What was really going on in Groom Lake, popularly known as Area 51, and the Tonopah Test Range (TTR)—part of the restricted Nevada test ranges northwest of Las Vegas—in the heady 1980s and 1990s, replete with rumors of aliens and recovered flying saucers?
TTR was home to flying objects that would not have raised an eyebrow—if you lived in East Germany. What started with some “borrowed” MiG-21s and MiG-17s to develop tactics for use in Vietnam grew into the squadron-sized Constant Peg program operating MiG-21s and MiG-23s. That “Red Eagle” program in turn provided cover for the more tightly classified Red Hat technical exploitation project. Some foreign weapons used in those programs can be seen today at the threat museum (also known as the Petting Zoo) at Nellis AFB, Nev.
Groom Lake and TTR expanded with the defense boom during the Reagan administration. Chartered airliners ferried work crews and pilots to the site every day. New hangars and runways were built. As UAVs started making their appearance, some were designed for stealth, which meant that they, too, were “sight sensitive.” Like all but two of the aircraft tested there since the 1980s, they remain secret.

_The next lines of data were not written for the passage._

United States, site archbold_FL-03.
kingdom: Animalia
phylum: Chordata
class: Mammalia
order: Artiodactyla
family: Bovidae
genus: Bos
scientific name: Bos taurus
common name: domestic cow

Also tested at Groom and TTR were the Suter network exploitation programs. Experimenters set up an integrated air defense system (IADS) and hit it with an EC-130 Compass Call electronic attack aircraft and an RC-135 Rivet Joint signals intelligence platform. The Compass Call transmitted a data beam, packed with algorithms, directly into one of the IADS's antennas. Like a malware package, it allowed the invaders to see what the enemy sensors saw, and to control their movement—even to the point of directing radars away from friendly aircraft. The malware was also designed to spread across the IADS network and infect dispersed sensors and missile launchers.
Secret programs are rigidly compartmentalized—Groom Lake's windowless hangars and offices went into lock-down during flight tests. The fighter pilot network appears to have been the best way to figure out how to start, fund and field new programs—although a U.S. Air Force pilot told Defense Technology Edition Chief Editor Bill Sweetman at a recent lecture on Constant Peg: “I used to fly with all these guys, and I never had a clue they had done this.”
Repeated but so far unexplained nighttime sightings have included huge, silent “flying triangles” that sounded rather like the extraterrestrial mothership in the movie “Close Encounters of the Third Kind,” blotting out the stars. Big lighter-than-air vehicles or travelers' tales?
Airliner pilots passing near the Nevada test ranges have reported seeing things that looked and behaved strangely. (In the 1950s and 1960s, the Air Force and CIA collaborated to discredit pilots' real U-2 and A-12 sightings by lumping them together with UFO reports.) Similar accounts appeared out of the Middle East during Operation Desert Storm, the first Iraq war. U.S. pilots interviewed by Aviation Week said they were flying at around 40,000 ft. and saw contrails of aircraft flying far above them. The SR-71s were long retired. There are still mysteries to solve.